= DATA SUPPLIED =
▶

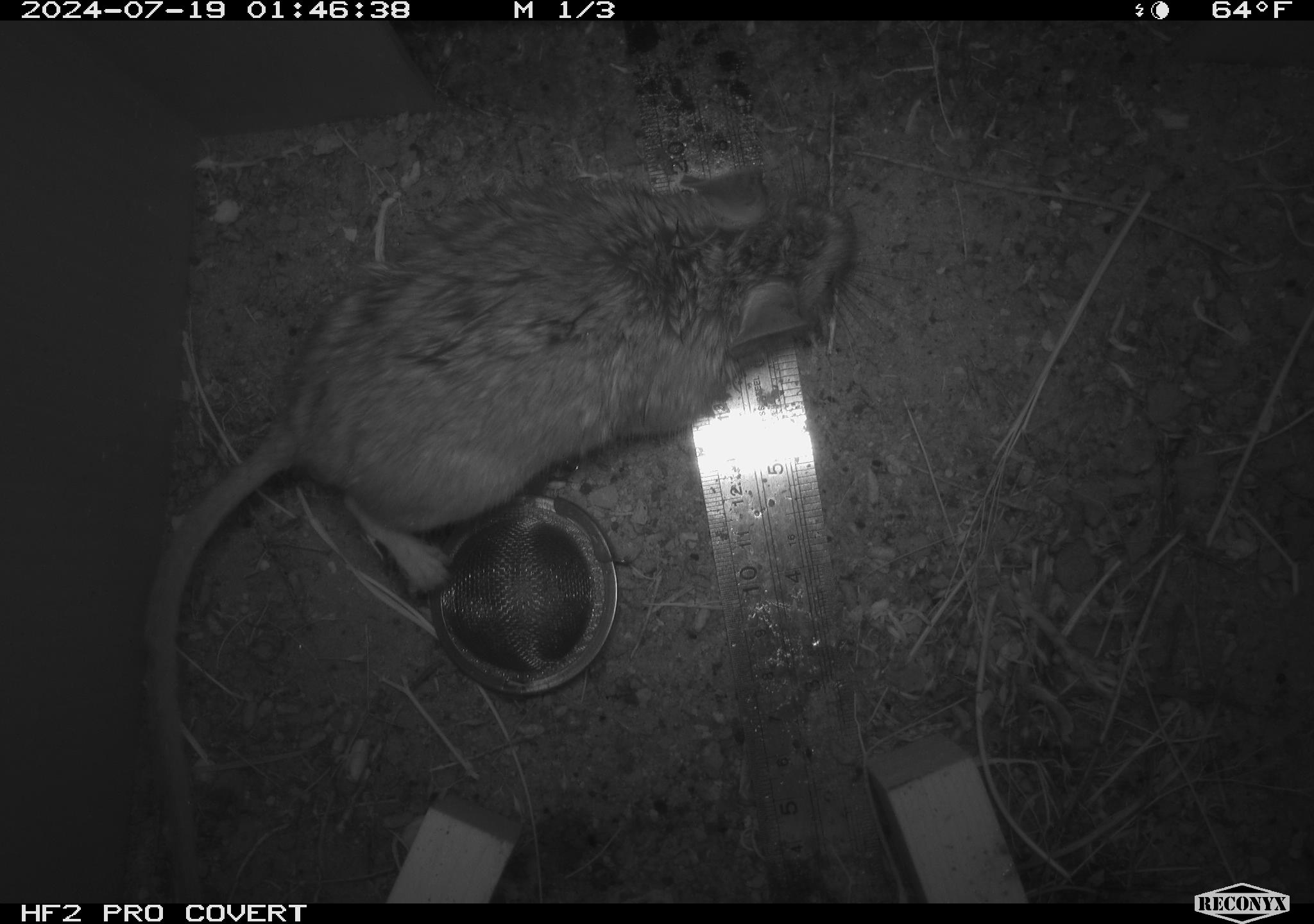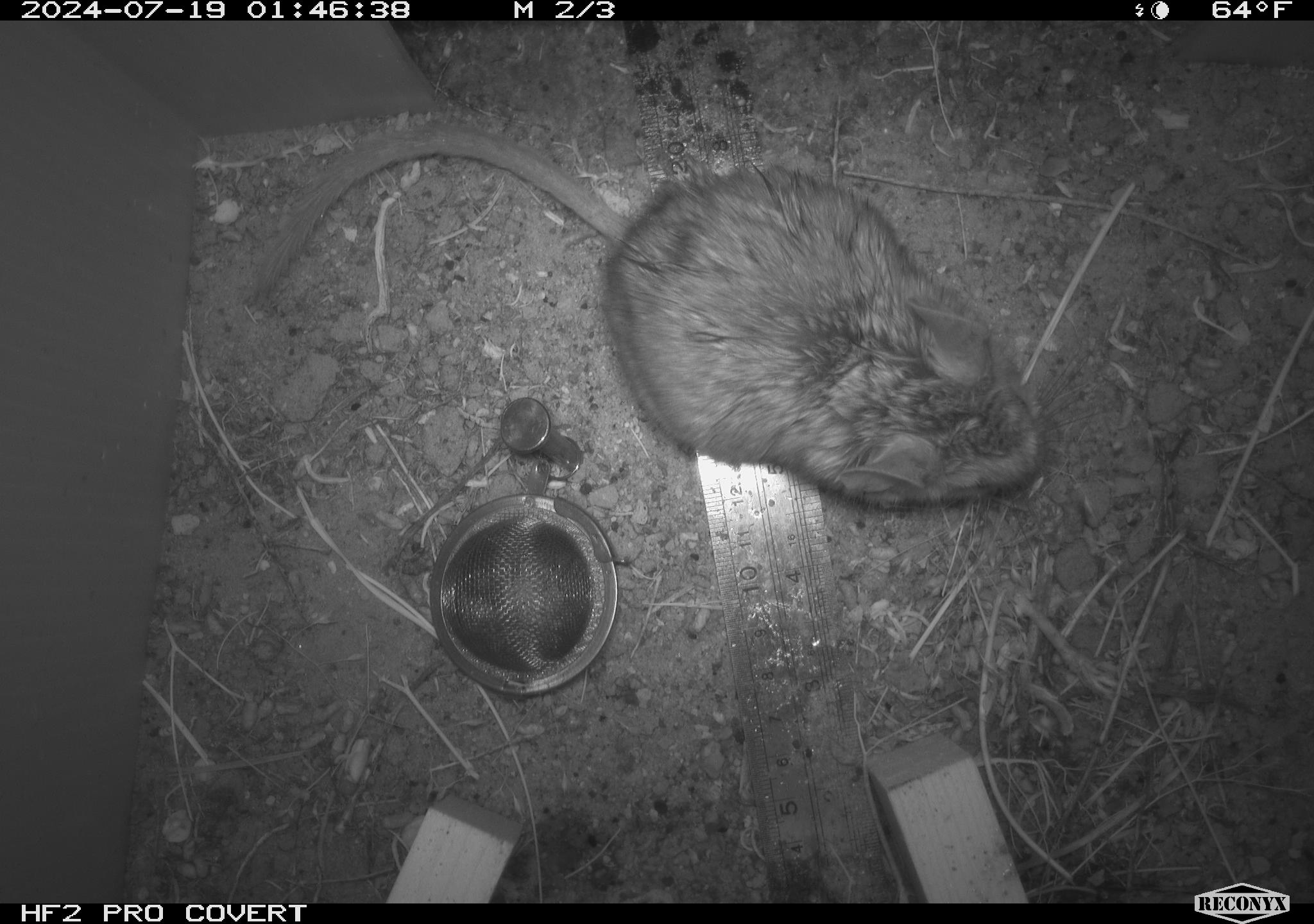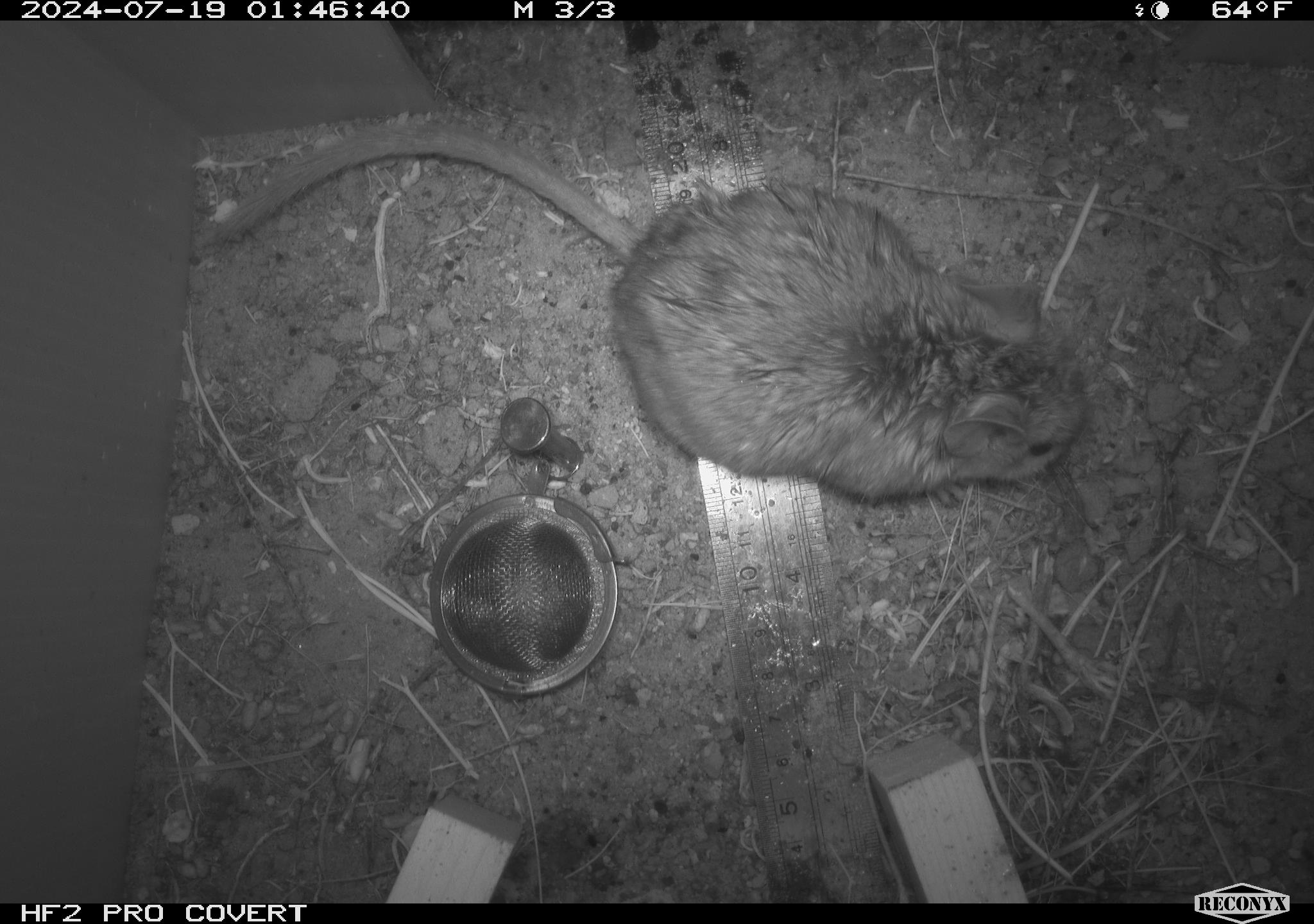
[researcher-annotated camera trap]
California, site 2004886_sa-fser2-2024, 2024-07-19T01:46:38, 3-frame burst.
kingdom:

◀
▶

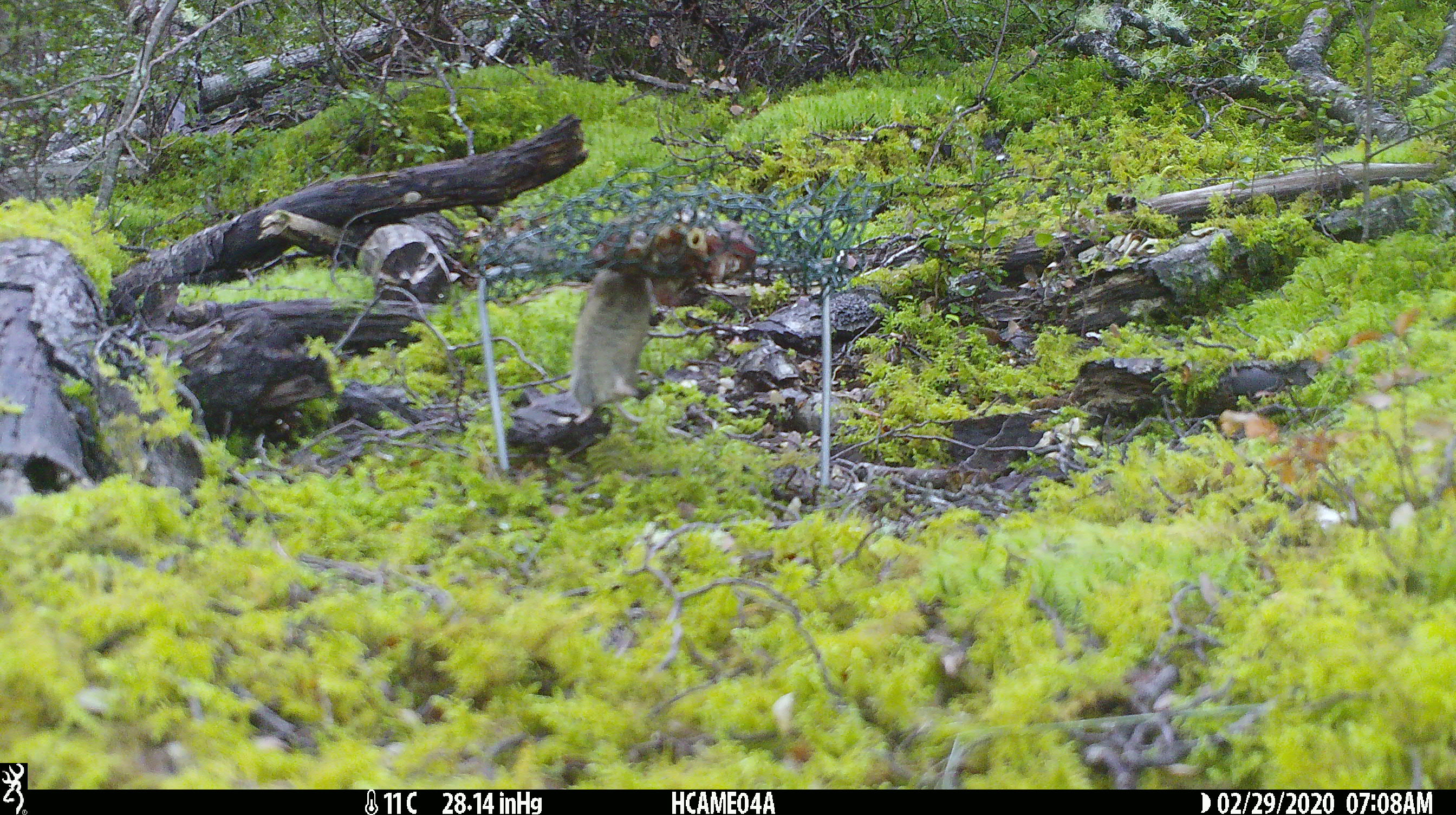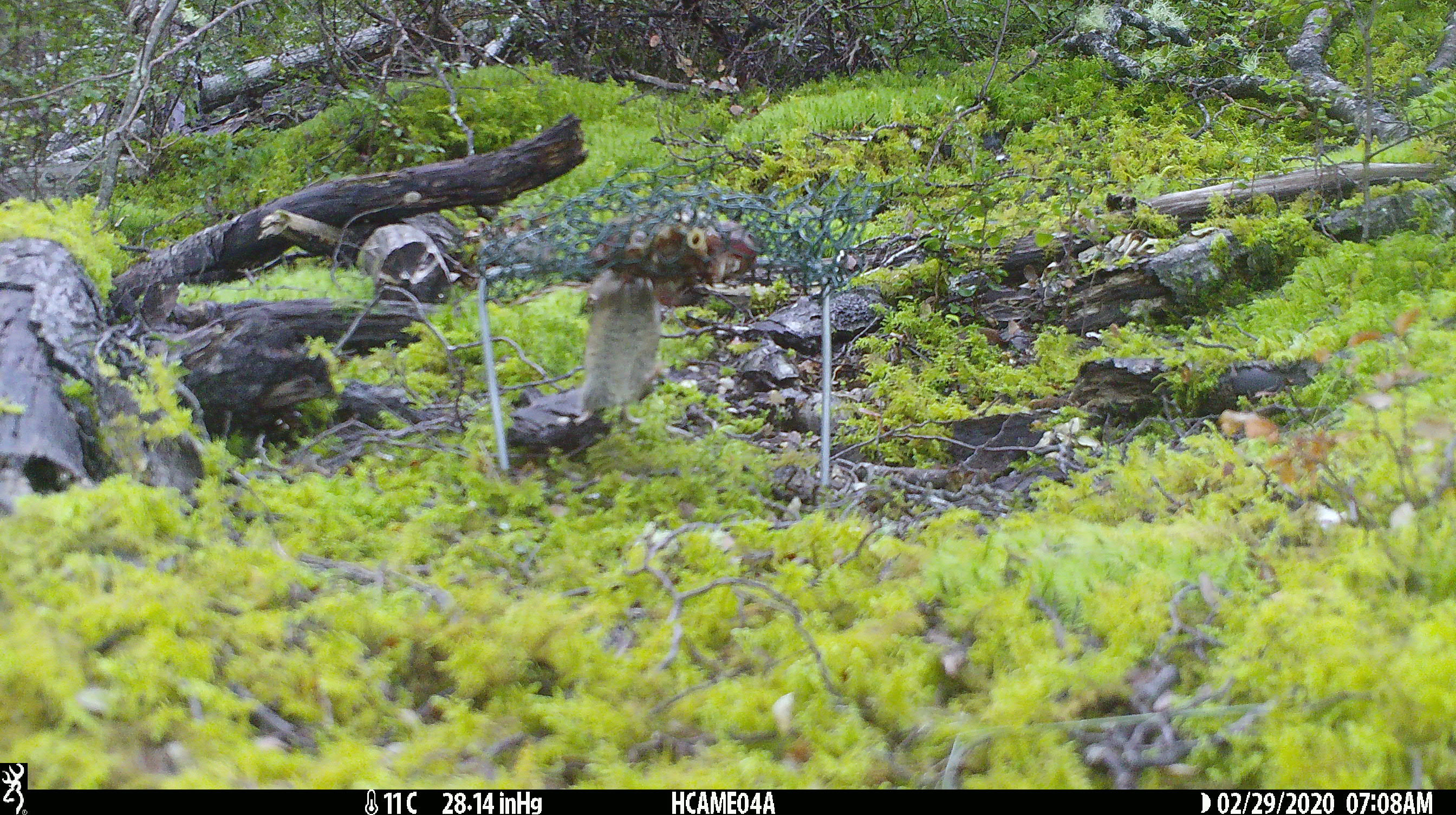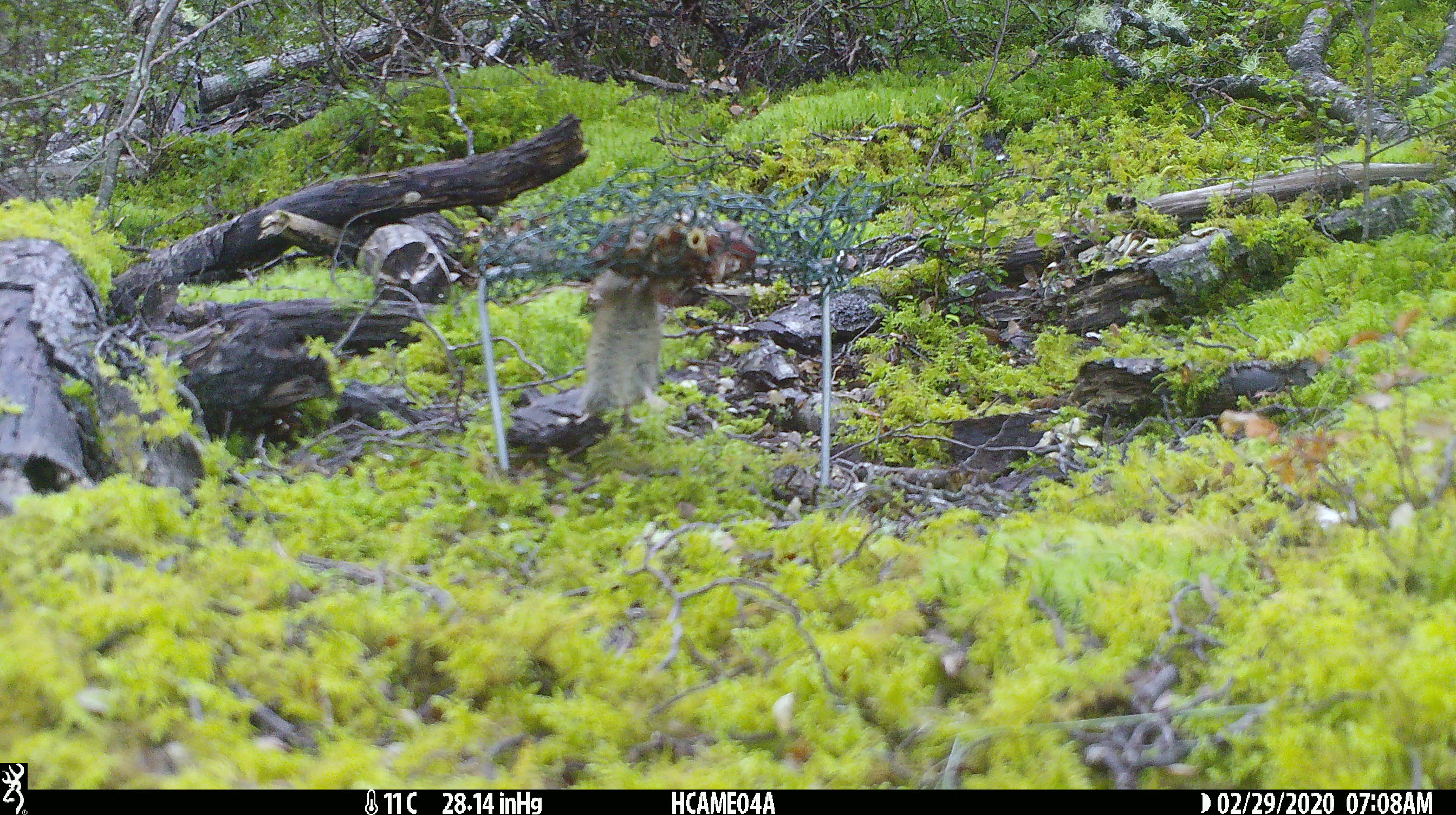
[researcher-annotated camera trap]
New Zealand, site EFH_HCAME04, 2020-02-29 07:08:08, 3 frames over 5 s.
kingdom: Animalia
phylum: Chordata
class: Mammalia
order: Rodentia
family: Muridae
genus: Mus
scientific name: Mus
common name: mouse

◀

= EXERCISE DETAILS =
Look back at the data above. Transcribe exactly the lines starting at the line that contains "phylum: Chordata" and ending at the line that contains "common name: mouse".

= COMPLETED TASK =
phylum: Chordata
class: Mammalia
order: Rodentia
family: Muridae
genus: Mus
scientific name: Mus
common name: mouse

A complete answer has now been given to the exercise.